*To be done*:
1. List each problem with the FT website that the blog post on the FT's web strategy describes.
2. In the blog post on the FT's web strategy, condense the paragraph beginning "Much the same thing happens when I search" into two or three sentences that keep its main facts.
3. Write the next few sentences of the blog post on the FT's web strategy, picking up after its final sentence.

Does the FT have a web strategy? I just spent a bit of time clicking around
ft.com, and there seemed to be big
problems with the subscription firewall. If I clicked on a story with a blue
"s" for subscription-only next to it, one of two things would happen:
either I’d be served the entire story no problem, despite the fact that I don’t
have a subscription, or else I’d get a multiple-redirect error and essentially
exit the FT site entirely.
Much the same thing happens when I search for stories on Google News: if it
links to an FT story and says "subscription required", there’s roughly
a 50-50 chance that’s true. Sometimes you get a message saying you need to be
a subscriber, but often you don’t and can read the whole story anyway. I used
to think that Google News just put the words "subscription required"
next to all FT stories, even the ones you don’t need a subscription for, but
now it seems that even the stories which are meant to be behind the subscription
firewall are often, in fact, freely available – at least for some unknown
amount of time.
The site can’t even seem to decide which stories have the little "s"
logo and which don’t. The current lead Lex story,
on Compass Group, for instance, doesn’t have an "s" on the home page,
but does have an "s" on the Lex page.
The home page looks dreadful, too. Whose idea was that horrible scrolling ticker?

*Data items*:
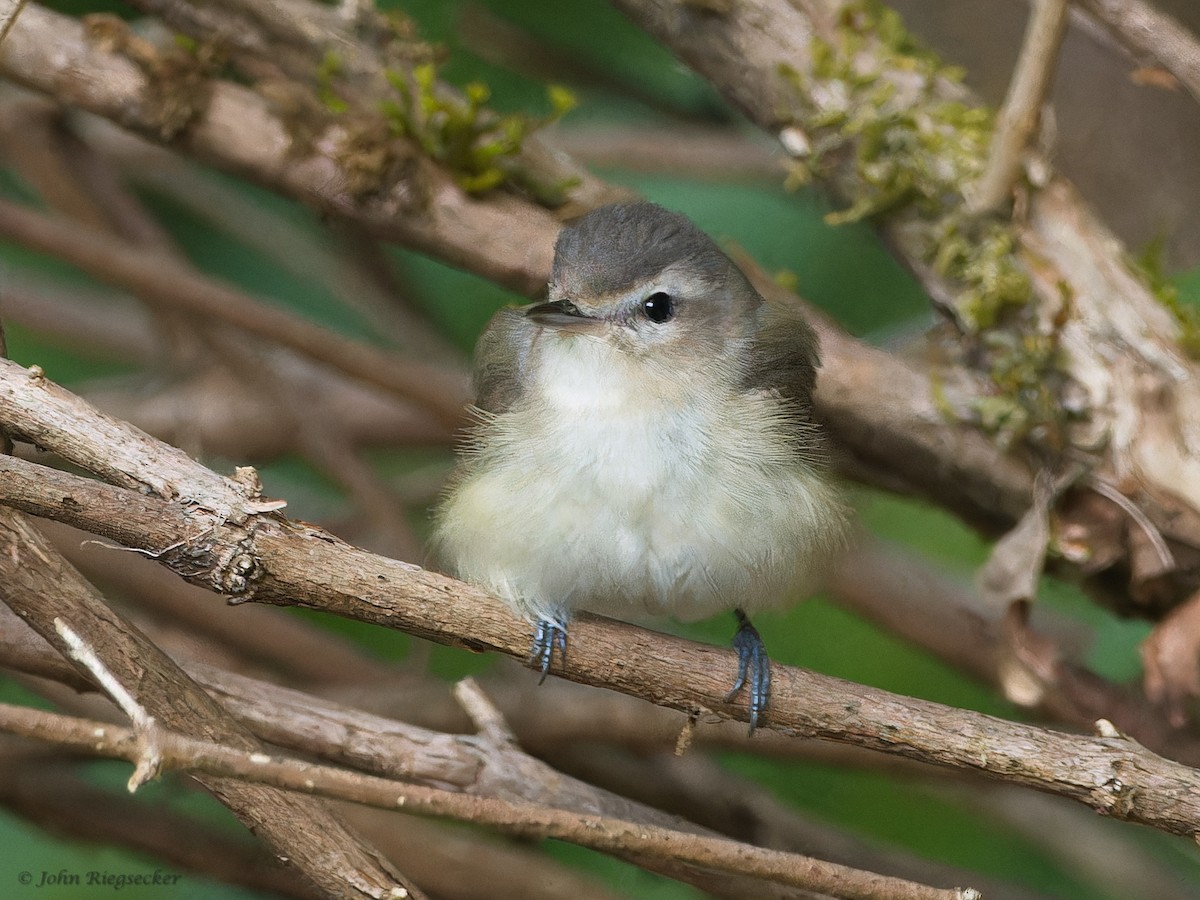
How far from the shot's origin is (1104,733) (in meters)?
1.90

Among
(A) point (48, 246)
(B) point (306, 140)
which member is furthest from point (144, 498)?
(A) point (48, 246)

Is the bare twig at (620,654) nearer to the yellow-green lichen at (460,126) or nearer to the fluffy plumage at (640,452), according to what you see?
the fluffy plumage at (640,452)

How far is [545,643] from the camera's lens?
1991 mm

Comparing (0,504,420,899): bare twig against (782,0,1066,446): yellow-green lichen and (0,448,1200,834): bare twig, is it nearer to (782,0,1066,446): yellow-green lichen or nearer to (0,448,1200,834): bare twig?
(0,448,1200,834): bare twig

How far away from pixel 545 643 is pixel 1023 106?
1.50 m

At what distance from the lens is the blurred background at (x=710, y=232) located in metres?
3.01

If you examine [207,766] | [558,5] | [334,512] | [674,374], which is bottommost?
[334,512]

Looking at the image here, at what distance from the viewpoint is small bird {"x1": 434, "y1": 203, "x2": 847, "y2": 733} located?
220 centimetres

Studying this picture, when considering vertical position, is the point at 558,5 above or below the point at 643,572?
above

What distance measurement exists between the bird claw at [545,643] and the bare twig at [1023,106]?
1.36 m

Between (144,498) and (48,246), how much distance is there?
1.75m

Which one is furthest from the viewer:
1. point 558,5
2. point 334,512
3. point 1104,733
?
point 334,512

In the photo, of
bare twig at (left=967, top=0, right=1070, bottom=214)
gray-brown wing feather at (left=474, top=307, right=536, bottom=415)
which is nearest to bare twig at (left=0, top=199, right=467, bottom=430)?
gray-brown wing feather at (left=474, top=307, right=536, bottom=415)

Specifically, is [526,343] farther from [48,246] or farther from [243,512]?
[48,246]
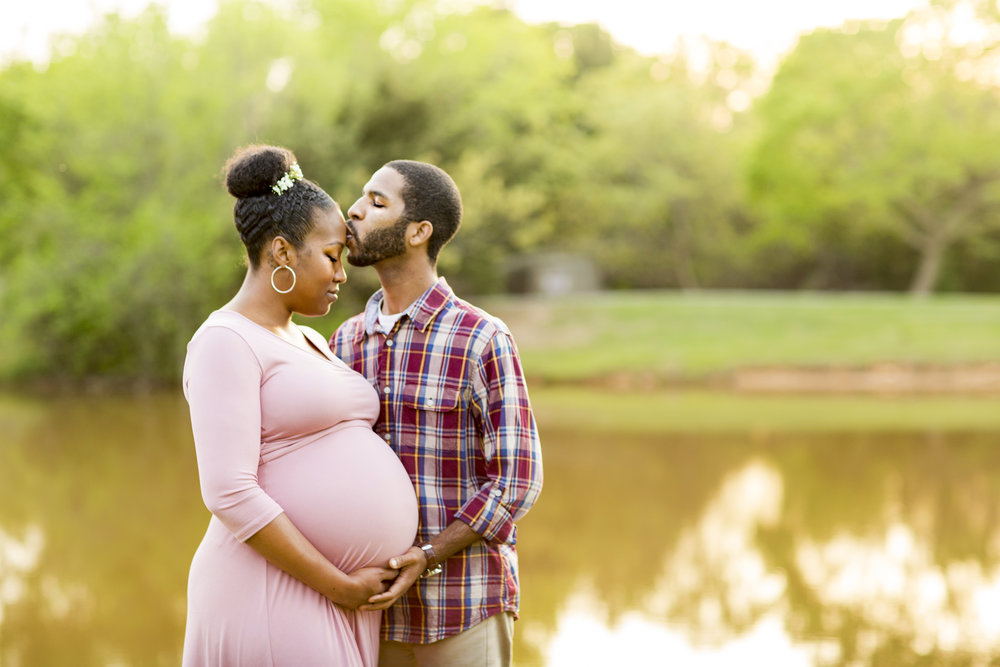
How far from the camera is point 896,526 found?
28.5ft

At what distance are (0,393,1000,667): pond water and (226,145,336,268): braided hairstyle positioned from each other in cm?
359

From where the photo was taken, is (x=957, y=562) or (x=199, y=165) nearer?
(x=957, y=562)

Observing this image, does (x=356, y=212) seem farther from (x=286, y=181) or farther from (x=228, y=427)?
(x=228, y=427)

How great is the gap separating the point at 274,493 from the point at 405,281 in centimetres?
76

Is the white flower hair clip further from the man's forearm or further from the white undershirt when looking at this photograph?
the man's forearm

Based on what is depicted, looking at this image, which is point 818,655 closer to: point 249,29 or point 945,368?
point 945,368

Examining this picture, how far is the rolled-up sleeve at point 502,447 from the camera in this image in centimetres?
274

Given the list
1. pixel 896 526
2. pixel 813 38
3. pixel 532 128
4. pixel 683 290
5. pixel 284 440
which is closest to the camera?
pixel 284 440

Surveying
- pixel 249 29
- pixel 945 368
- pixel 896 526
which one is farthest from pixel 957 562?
pixel 249 29

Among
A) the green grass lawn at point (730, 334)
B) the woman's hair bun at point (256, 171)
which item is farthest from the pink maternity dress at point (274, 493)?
the green grass lawn at point (730, 334)

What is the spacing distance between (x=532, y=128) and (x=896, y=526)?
874 inches

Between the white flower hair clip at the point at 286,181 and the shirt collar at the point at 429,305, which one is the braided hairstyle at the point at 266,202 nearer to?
the white flower hair clip at the point at 286,181

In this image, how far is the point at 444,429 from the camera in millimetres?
2836

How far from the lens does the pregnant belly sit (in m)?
2.52
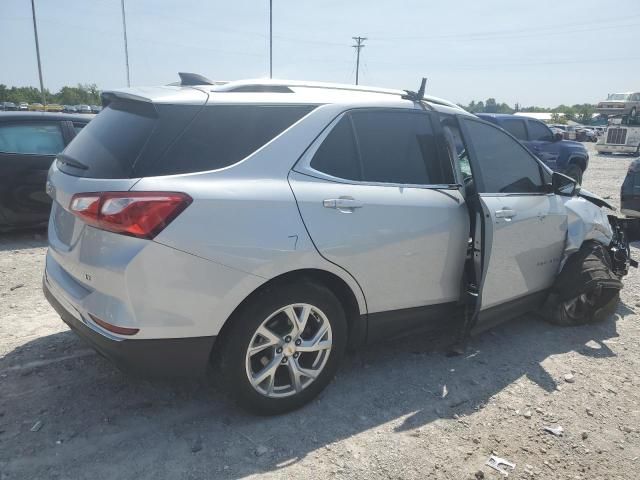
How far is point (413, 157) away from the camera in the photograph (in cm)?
329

*Answers in order*:
1.
- Stories marked with a blue "s" for subscription-only are sometimes served in full to a reader without a subscription.
- Clicking such a story sometimes produces a multiple-redirect error that takes the reader off the FT site entirely.
- FT stories that Google News labels "subscription required" are freely readable roughly half the time.
- The site is inconsistent about which stories carry the "s" logo. The current lead Lex story, on Compass Group, has no "s" on the home page but does have one on the Lex page.
- The home page looks dreadful, with a horrible scrolling ticker.

2. When Google News links to an FT story marked "subscription required," that label is accurate only about half the time, and readers can often see the whole story. The writer once assumed Google News tagged every FT story that way. It now seems that even stories meant to sit behind the subscription firewall are often freely available, at least for an unknown period.

3.
Philosophically, I think ft.com finds itelf torn between two contradictory
impulses. On the one hand, it’s the website of the newspaper – a newspaper
which justifiably prides itself on its editing prowess. The FT is thin: it gives
busy businessmen the news they need without stretching it out over 24 column
inches. Unlike newspapers in the US, there’s no feeling at the FT that if a
story’s important it has to be covered at length. Subscribers to the newspaper,
then, value it for its concision and its ability to pinpoint the most important
stories of the day. Oversimplifying, one might say that the Wall Street Journal
reports everything; the FT tells you what matters.
Yet ft.com clearly also wants to be a one-stop shop for financial information.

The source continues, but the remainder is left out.